Data for the task —
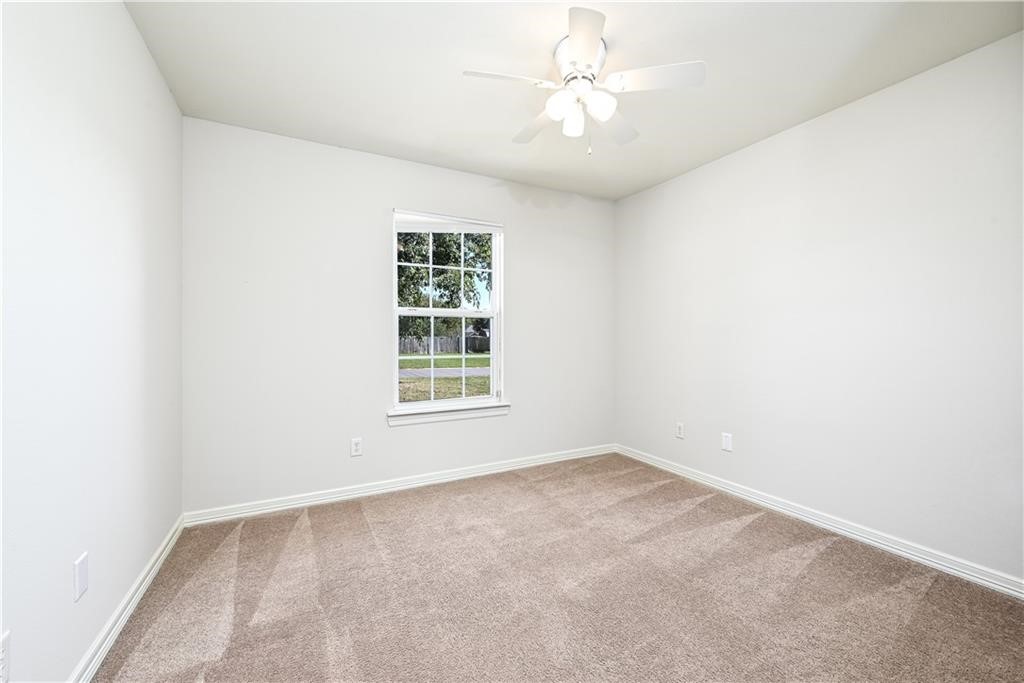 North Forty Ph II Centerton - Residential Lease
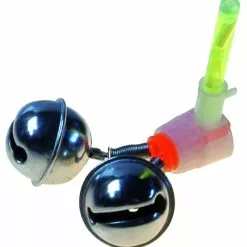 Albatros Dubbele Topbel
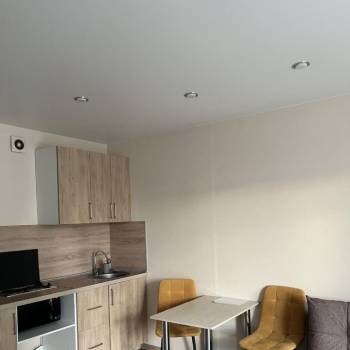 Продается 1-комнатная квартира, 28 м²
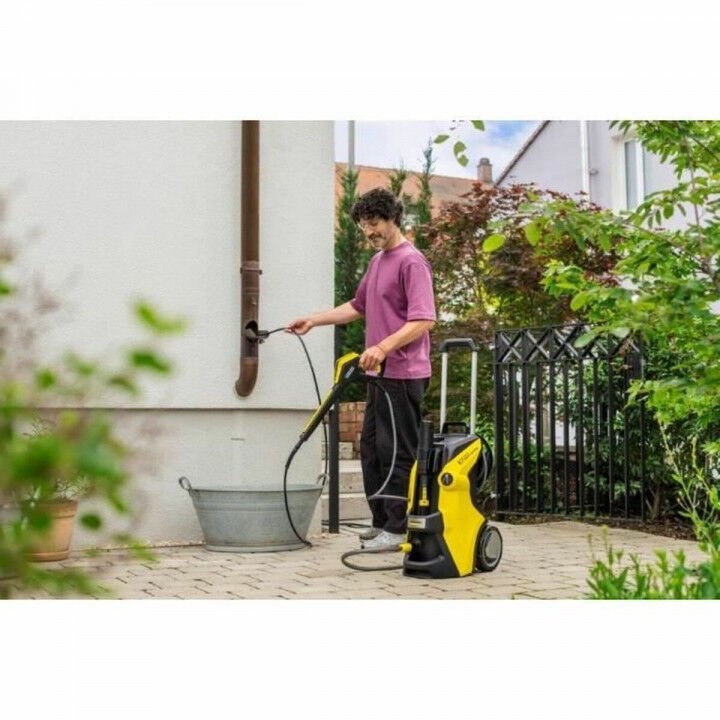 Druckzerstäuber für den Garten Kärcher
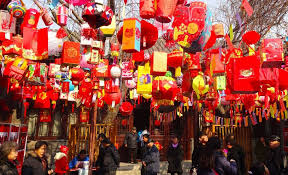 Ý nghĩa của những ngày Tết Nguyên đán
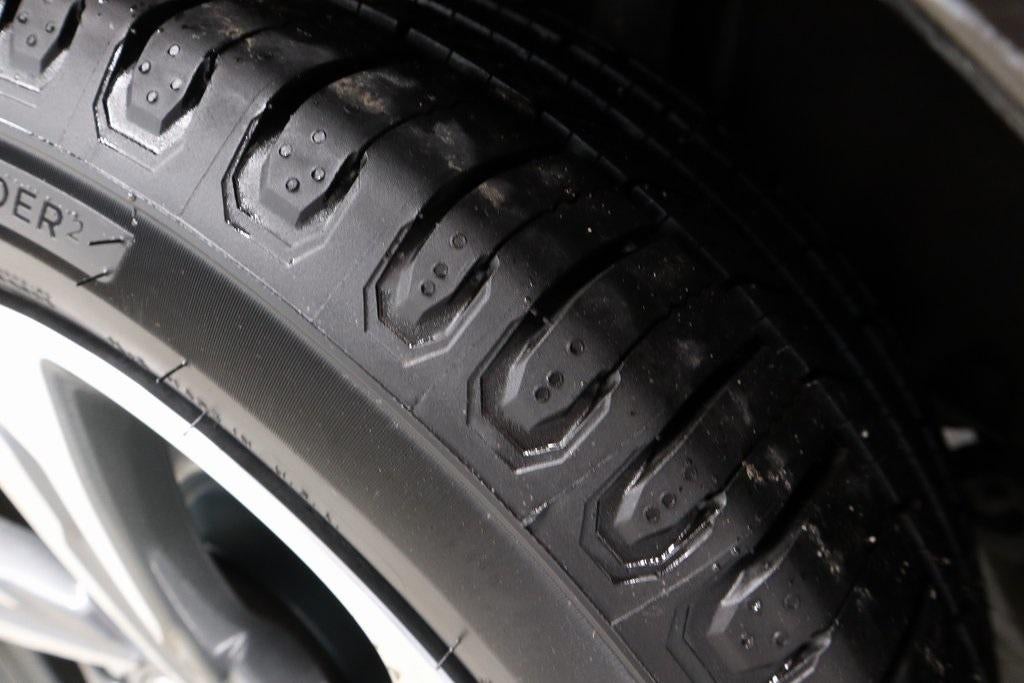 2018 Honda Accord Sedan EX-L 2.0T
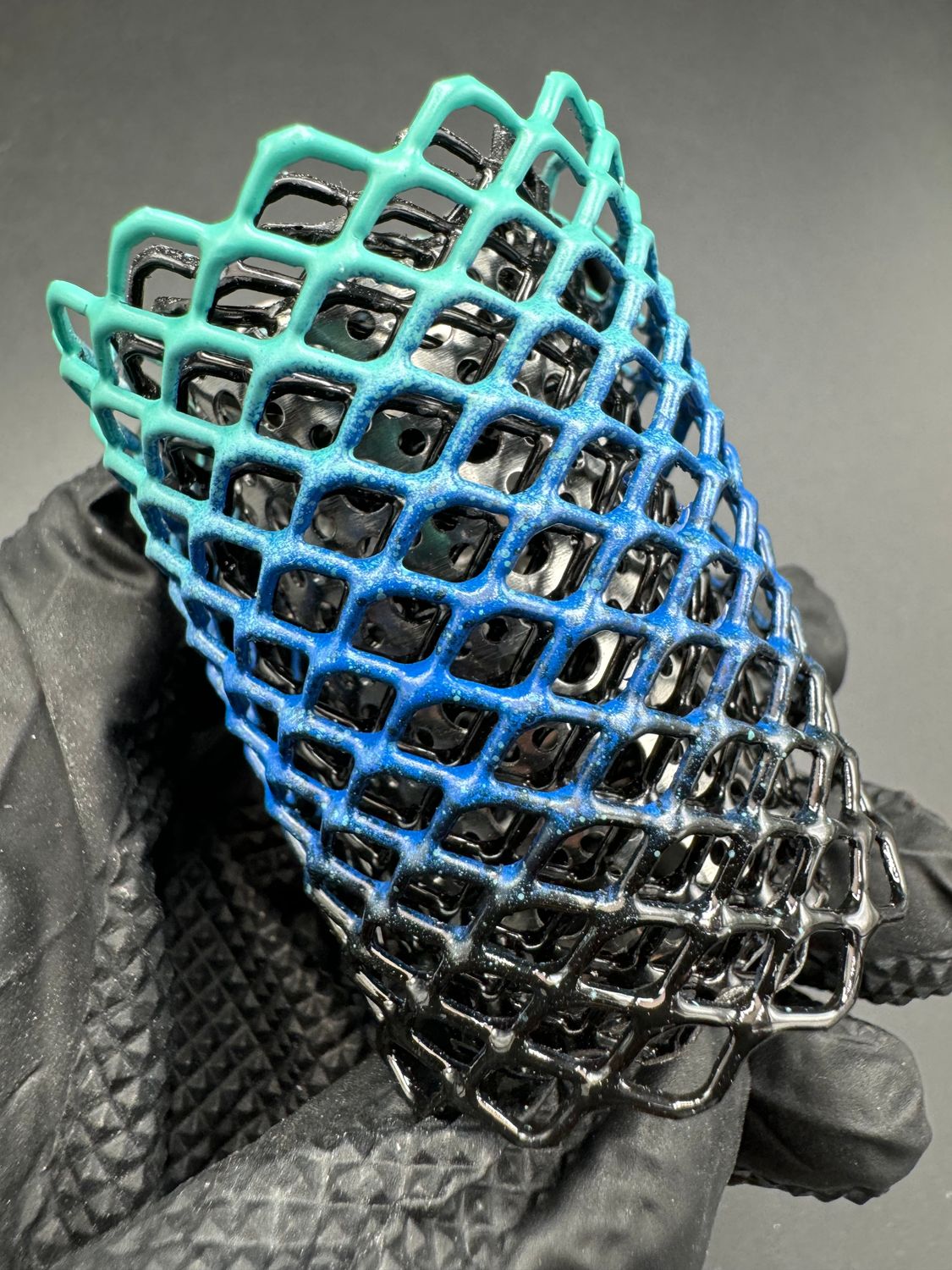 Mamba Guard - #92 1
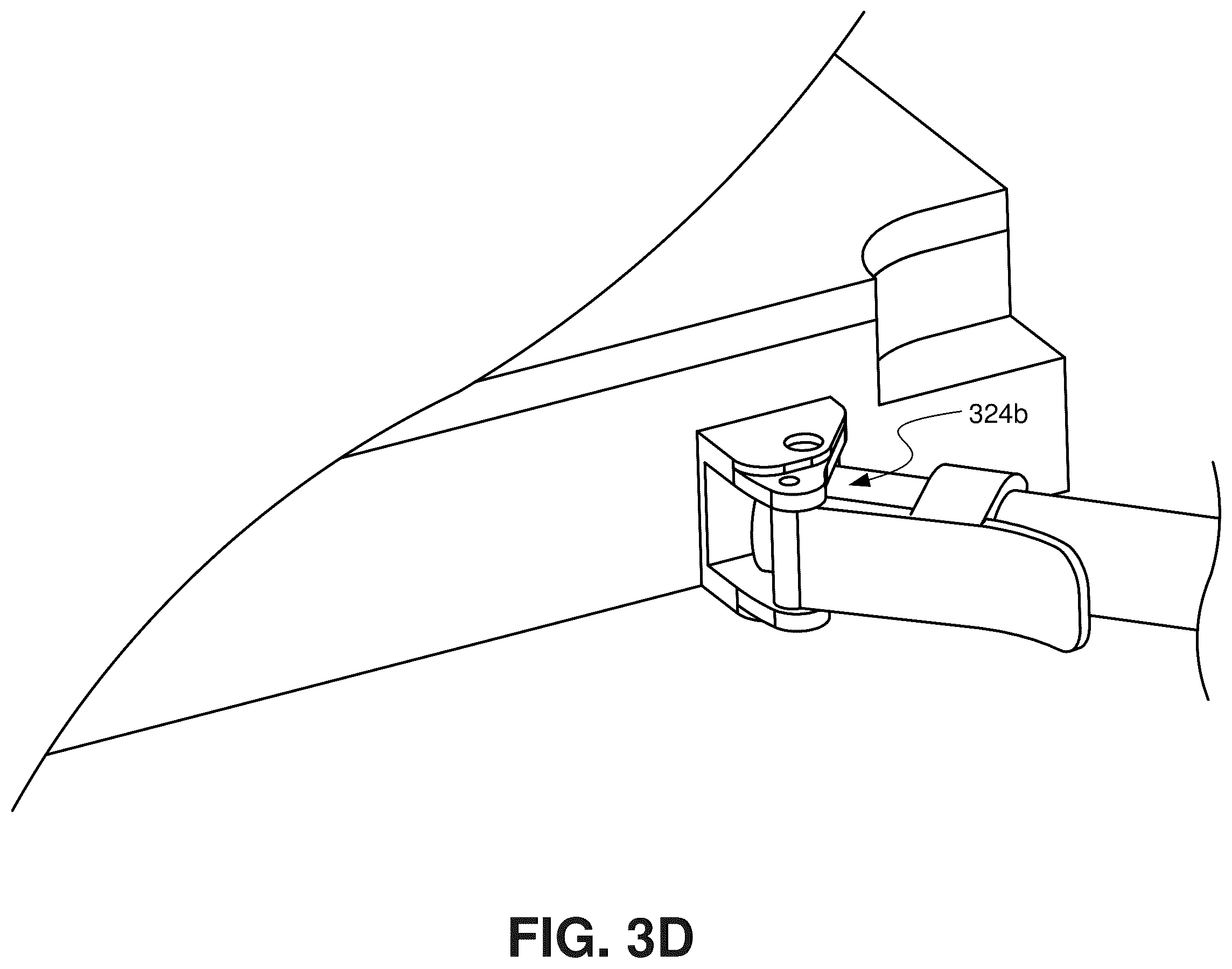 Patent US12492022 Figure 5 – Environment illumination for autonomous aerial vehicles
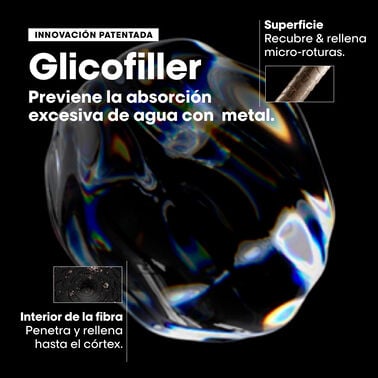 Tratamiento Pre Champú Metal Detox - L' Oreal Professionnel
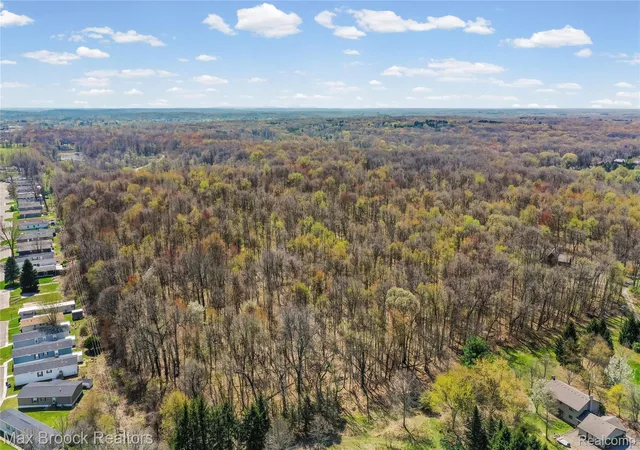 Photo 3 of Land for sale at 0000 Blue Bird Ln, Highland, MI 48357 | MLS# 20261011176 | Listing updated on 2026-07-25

Your instructions —
Convert the captions in the rows above into a JSON list of strings, with one string for each row, and omit the pictures from the answer.

Problem solution —
[
  " North Forty Ph II Centerton - Residential Lease",
  " Albatros Dubbele Topbel",
  " Продается 1-комнатная квартира, 28 м²",
  " Druckzerstäuber für den Garten Kärcher",
  " Ý nghĩa của những ngày Tết Nguyên đán",
  " 2018 Honda Accord Sedan EX-L 2.0T",
  " Mamba Guard - #92 1",
  " Patent US12492022 Figure 5 – Environment illumination for autonomous aerial vehicles",
  " Tratamiento Pre Champú Metal Detox - L' Oreal Professionnel",
  " Photo 3 of Land for sale at 0000 Blue Bird Ln, Highland, MI 48357 | MLS# 20261011176 | Listing updated on 2026-07-25"
]